MISSOULA – The Alexander Blewett III School of Law at the University of Montana will focus on the theme of access to justice during its annual Law Week April 18-22. Events will explore the need for civil legal assistance among low-income Montanans.
The Montana Legal Services Association, a nonprofit agency funded by the Legal Services Corporation and the generosity of donors, has partnered with UM during Law Week to discuss ways Montana attorneys can help address the need.
Four free continuing legal education credits are available, including one ethics credit. Credits will address limited scope representation for low-income clients, access to justice in family law and access to justice in veteran’s law. Practicing attorneys and law students are encouraged to attend.
A full list of all law week events is available on the School of Law calendar at http://www.umt.edu/law/newsevents/events/default.php.
About 144,000 Montanans live at or below the Federal Poverty Rate. Nearly half of those individuals report having at least one civil legal need they do not have the resources to address. While some civil aid programs are available, current funding can only provide one legal aid attorney per 11,077 low-income individuals. Many of the individuals in need of legal assistance face homelessness, domestic violence and the loss of public benefits that pay for food. Unfortunately, resources only allow about one-third of these individuals to receive help each year.

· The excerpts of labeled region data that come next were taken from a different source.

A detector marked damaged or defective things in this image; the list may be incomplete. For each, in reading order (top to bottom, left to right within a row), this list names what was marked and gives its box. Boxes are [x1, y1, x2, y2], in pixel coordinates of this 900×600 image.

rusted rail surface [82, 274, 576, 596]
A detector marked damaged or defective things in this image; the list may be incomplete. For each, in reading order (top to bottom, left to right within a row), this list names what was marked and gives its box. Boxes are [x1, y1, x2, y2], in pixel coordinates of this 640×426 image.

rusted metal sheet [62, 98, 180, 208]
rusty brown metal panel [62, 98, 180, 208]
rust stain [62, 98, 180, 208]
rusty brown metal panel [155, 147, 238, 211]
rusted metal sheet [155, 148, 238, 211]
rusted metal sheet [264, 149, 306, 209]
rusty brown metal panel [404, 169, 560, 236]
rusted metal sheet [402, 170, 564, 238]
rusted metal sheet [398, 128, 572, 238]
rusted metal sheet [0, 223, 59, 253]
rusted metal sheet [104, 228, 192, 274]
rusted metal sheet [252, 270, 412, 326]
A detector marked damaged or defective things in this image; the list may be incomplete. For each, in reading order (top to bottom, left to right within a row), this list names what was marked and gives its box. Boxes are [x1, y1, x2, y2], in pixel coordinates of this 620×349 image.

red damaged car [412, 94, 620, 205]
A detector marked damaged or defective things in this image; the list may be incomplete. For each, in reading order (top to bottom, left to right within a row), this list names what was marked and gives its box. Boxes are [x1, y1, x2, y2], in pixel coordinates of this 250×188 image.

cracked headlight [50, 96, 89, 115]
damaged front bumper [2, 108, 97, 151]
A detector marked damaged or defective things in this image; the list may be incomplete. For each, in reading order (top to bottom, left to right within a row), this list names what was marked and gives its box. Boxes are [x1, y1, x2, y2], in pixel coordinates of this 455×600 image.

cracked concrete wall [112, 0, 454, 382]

With 15 attorneys on staff, MLSA seeks to provide free civil legal services to all low-income Montanans. Volunteers and advocates play an important role in the MLSA’s ability to meet Montana’s civil legal needs. In 2015, advocates and volunteers were able to handle 2,761 cases.
In an effort to meet Montana’s civil legal need, MLSA often provides training to attorneys willing to provide pro bono assistance in a specific area of law. Self-help clinics are also offered to low-income communities in order to maximize available legal assistance.